## Goal
Resume the text on sound absorption and relaxation in solids and glasses, continuing right after its final sentence.

## Page extract
##########
The mechanism of the absorption of sound in solids which is responsible for the damping of elastic lattice waves was considered by Akheiser, who regarded the absorption as arising partly from heat flow and partly from viscous damping. Akheiser's calculation of the viscous damping contribution to sound absorption is based on the notion that the sound wave modulates the elastic properties and hence the thermal phonon frequencies of the medium through which it propagates. The modulated phonons relax towards local thermal equilibrium via phonon-phonon collisions caused by an anharmonic interaction. This relaxation is dissipative (or entropy producing) and thus attenuates the sound wave driving the process. [5]

It has since become possible to predict the acoustic loss of non-crystalline solids from the known thermal and elastic properties. Results indicate that infrared optical vibrational modes can contribute to such viscous phenomena, which is not surprising in light of the conclusions of Slack that optic phonons can transport heat in crystalline solids if the acoustic-optic energy gap is small enough, and if the optic phonon velocity Vg (Opt.) is large. [6] [7] [8] [9] In addition, mechanisms of attenuation of high-frequency shear and longitudinal waves have been considered in viscous liquids, polymers and glasses, with subsequent work leading to a fresh interpretation of the glass transition in viscous liquids in terms of a spectrum of relaxation phenomena occurring over a range of time and length scales. [10] [11]

[edit] Stress relaxation

The recognition of relaxation as a cooperative phenomenon resulting in structural rearrangement within glass-forming liquids resulted in the formulation of a molecular-kinetic theory to explain the temperature dependence of this process. Such network contributions to the anelasticity of glasses have been measured using internal friction techniques. [12] [13]

In developing a stress relaxation function for the interpretation of such data, Majumdar assumed that the stress field can be decomposed into elementary modes of stress relaxation of a range of wavelengths, λ. The smallest wavelength is of the order of the dimensions of the tetrahedral unit in oxides (or the domain size in elemental melts) whereas the largest wavelength is of the order of the sample size—or determined by the domain size, free of mechanical defects, etc. The wavelength λ scales with the degree of atomic or molecular order. [14]

On a short time scale, a glass should respond as a rigid disordered solid. For a relaxation mode of wavelength λ, the linear dimension of material sustaining such a mode must be of the order of l. If l is much larger than the short-range order parameter d, then the mode involves motion of parts of the glass only incoherently linked. Such modes will be subject to viscous friction and may be strongly damped. The probability of excitation of a relaxation mode of wavelength λ is reduced to the exponential function [exp (-l/d)] which should therefore contain information on the microstructure at various length scales. A large body of data has accumulated relating to the relaxation behavior of viscous glass-forming liquids, obtained largely by the use of acoustic resonance and ultrasonic propagation studies. It should be noted that the highest frequency available in such an experiment is on the order of 109  Hz, so that this technique is useful only for the study of phenomena on time scales longer than 10−10 seconds. [15]

Critical insight into the nature of the heat flow associated with thermal relaxation may be gained by consideration of Frenkel's observation on thermal conductivity that the quantity of heat flowing to a given volume element is used partly to heat it and partly for performing external work. It should be noted that in the Debye theory of the heat motion in condensed matter, the elastic vibrations describing this motion are treated without any a priori reference to the temperature, the latter being introduced merely as a measure of the average intensity of these vibrations. Such a treatment implies a strict validity of the principle of superposition of normal longitudinal and transverse vibrational modes; that is a neglect of their deviations from a linear law of force (anharmonicity). [16] [17] Owing to these deviations, the energy of a vibrational mode is transferred to a number of other modes. Nonlinear effects become irrelevant at high frequencies or short wavelengths, where the vibrations are propagated in a practically "isothermal" way; i.e., no energy exchange with vibrations of still higher frequency. [18]

[edit] Entropy production

The preceding considerations show that Debye's "acoustic" theory of the heat motion gives an incomplete picture of reality. The longitudinal fluctuations in density (or pressure) and the transverse fluctuations in shearing stresses are not treated as the effects of the heat motion, but as its mechanical constituents. Temperature variations associated with such fluctuations cannot be fitted into the frame of Debye's theory as long as it aims at a purely mechanical description of the heat motion. An accurate description of this kind requires the introduction of anharmonicity effects due to the nonlinearity of the equations of motion.
##########
## Data supplied
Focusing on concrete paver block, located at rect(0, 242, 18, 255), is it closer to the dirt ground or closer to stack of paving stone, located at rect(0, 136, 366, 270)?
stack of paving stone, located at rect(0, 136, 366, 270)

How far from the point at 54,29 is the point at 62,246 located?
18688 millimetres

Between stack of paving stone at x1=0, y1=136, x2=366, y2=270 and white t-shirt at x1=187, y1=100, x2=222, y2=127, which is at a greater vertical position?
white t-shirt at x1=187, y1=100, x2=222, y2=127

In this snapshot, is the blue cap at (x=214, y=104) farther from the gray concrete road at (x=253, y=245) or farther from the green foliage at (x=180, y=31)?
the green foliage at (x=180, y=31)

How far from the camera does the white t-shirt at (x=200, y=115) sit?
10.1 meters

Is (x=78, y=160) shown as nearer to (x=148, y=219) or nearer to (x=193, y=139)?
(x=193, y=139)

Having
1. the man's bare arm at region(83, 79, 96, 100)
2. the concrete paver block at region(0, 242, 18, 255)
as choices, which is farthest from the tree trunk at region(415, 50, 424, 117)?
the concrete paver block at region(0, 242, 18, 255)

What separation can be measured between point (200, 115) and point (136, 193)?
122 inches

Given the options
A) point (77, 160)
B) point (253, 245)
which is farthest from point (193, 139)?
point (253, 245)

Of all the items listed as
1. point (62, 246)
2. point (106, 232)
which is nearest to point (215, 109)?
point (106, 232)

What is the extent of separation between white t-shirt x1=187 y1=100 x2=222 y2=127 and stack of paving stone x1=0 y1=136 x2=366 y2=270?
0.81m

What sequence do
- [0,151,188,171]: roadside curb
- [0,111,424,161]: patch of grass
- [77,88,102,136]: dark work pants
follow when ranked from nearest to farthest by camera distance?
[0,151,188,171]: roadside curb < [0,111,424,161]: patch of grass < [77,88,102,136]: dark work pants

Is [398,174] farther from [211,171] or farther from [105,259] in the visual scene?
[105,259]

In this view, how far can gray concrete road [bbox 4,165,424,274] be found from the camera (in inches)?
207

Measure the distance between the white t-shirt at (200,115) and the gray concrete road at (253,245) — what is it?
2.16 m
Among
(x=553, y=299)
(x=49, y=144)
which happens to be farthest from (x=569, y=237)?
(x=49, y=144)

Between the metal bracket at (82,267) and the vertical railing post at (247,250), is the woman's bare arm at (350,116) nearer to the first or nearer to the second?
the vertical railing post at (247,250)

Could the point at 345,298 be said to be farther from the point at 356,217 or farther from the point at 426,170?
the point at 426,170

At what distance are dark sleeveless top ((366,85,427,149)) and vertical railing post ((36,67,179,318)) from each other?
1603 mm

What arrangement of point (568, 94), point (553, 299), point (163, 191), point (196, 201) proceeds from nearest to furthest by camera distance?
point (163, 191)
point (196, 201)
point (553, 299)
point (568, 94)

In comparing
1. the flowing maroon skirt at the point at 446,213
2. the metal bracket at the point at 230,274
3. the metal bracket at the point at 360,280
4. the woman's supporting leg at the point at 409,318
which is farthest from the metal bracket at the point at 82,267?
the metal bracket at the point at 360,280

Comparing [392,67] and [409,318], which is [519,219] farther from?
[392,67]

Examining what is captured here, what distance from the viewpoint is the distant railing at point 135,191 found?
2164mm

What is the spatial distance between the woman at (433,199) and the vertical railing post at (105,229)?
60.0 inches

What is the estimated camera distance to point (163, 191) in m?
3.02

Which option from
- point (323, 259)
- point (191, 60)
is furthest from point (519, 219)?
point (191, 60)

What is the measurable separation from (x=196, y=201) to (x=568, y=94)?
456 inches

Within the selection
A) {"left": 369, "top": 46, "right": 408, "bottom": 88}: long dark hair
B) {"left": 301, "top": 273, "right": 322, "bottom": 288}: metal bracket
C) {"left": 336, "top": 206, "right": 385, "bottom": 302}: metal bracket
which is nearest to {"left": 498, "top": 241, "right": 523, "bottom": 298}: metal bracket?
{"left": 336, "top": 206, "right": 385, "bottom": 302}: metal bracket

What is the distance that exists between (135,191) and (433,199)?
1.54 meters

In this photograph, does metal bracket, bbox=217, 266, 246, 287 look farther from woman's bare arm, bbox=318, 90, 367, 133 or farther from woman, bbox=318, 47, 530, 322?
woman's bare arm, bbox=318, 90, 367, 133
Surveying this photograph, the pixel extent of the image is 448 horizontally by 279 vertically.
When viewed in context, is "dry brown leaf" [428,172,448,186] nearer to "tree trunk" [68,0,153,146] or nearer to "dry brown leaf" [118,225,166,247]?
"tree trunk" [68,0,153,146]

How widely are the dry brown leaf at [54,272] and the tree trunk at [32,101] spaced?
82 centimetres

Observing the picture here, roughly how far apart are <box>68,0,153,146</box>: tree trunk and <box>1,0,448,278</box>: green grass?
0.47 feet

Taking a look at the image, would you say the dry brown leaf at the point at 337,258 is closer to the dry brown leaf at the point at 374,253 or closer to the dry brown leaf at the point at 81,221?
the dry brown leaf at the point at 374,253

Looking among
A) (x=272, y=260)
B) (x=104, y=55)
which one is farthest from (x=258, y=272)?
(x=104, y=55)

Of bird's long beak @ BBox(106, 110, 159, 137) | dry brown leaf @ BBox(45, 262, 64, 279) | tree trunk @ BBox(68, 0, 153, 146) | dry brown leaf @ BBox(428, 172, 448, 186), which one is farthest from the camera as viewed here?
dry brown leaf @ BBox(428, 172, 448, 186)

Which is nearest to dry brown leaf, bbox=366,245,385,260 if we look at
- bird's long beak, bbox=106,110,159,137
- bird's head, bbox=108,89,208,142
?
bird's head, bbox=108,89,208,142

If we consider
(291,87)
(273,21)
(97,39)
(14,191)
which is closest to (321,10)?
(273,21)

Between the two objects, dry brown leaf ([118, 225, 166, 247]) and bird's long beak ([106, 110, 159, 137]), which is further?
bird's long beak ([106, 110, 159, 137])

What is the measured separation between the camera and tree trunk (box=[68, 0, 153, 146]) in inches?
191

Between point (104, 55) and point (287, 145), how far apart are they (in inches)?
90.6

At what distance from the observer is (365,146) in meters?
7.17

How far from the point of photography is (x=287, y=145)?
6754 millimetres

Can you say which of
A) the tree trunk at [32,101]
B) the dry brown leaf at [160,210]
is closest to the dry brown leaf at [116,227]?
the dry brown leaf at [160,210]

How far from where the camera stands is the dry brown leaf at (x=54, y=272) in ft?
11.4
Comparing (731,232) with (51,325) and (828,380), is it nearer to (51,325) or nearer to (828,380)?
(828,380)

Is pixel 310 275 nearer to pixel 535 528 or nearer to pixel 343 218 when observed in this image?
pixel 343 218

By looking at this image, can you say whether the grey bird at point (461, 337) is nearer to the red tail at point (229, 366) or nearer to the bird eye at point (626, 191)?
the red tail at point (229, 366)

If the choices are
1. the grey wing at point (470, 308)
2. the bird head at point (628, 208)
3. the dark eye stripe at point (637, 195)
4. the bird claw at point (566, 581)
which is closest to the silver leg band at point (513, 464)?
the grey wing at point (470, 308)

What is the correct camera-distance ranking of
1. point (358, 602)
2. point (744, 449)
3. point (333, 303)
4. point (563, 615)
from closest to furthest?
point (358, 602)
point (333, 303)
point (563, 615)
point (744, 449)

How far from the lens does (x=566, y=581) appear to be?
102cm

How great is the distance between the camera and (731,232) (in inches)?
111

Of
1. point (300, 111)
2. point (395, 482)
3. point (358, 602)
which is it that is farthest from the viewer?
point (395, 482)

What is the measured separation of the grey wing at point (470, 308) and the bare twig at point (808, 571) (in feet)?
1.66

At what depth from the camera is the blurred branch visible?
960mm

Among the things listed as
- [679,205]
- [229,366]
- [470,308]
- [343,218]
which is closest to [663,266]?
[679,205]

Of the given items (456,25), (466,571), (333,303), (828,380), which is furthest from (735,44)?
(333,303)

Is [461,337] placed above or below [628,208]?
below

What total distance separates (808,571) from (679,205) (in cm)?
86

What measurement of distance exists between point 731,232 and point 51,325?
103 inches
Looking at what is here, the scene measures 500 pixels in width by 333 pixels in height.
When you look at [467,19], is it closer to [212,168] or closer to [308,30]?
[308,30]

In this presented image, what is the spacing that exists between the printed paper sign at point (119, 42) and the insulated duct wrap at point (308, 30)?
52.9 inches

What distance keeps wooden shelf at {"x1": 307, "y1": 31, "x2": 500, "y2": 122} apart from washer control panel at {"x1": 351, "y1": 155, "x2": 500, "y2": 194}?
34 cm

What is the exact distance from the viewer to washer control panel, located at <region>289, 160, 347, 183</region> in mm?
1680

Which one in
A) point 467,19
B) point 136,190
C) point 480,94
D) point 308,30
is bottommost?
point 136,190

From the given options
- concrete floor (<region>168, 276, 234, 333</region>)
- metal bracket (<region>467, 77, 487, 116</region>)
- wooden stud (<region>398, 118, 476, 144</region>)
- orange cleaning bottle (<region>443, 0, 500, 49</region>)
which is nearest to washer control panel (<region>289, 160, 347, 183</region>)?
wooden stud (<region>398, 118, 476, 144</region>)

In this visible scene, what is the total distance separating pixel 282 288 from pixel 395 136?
##########
## The output
Thus, processes which result in entropy production must be treated by the introduction of thermal elements into the picture of heat motion. The motion should be treated as a superposition of 1) mechanical (elastic) fluctuations in the form of acoustic waves, and 2) thermal fluctuations, associated with local variations of the temperature T or the specific entropy S, the latter of which cannot be propagated in the form of waves. This introduces the possibility of representing ΔT or ΔS in the form of a Fourier series of standing waves. If the density of the body ρ is considered as a function of the (local) pressure fluctuation p + dp and of local temperature fluctuation T + dT (or specific entropy fluctuation S + dS), then structural fluctuations of the density ρ can be represented as

d\rho = (\frac{d\rho}{dP})dP + (\frac{d\rho}{dS})dT

or

d\rho = (\frac{d\rho}{dP})dP + (\frac{d\rho}{dT})dS

The first (mechanical) part is propagated in the form of progressive acoustic waves vibrating harmonically, while the second (thermal) is non-vibrating, displaying a relatively slow and irregular variation with time.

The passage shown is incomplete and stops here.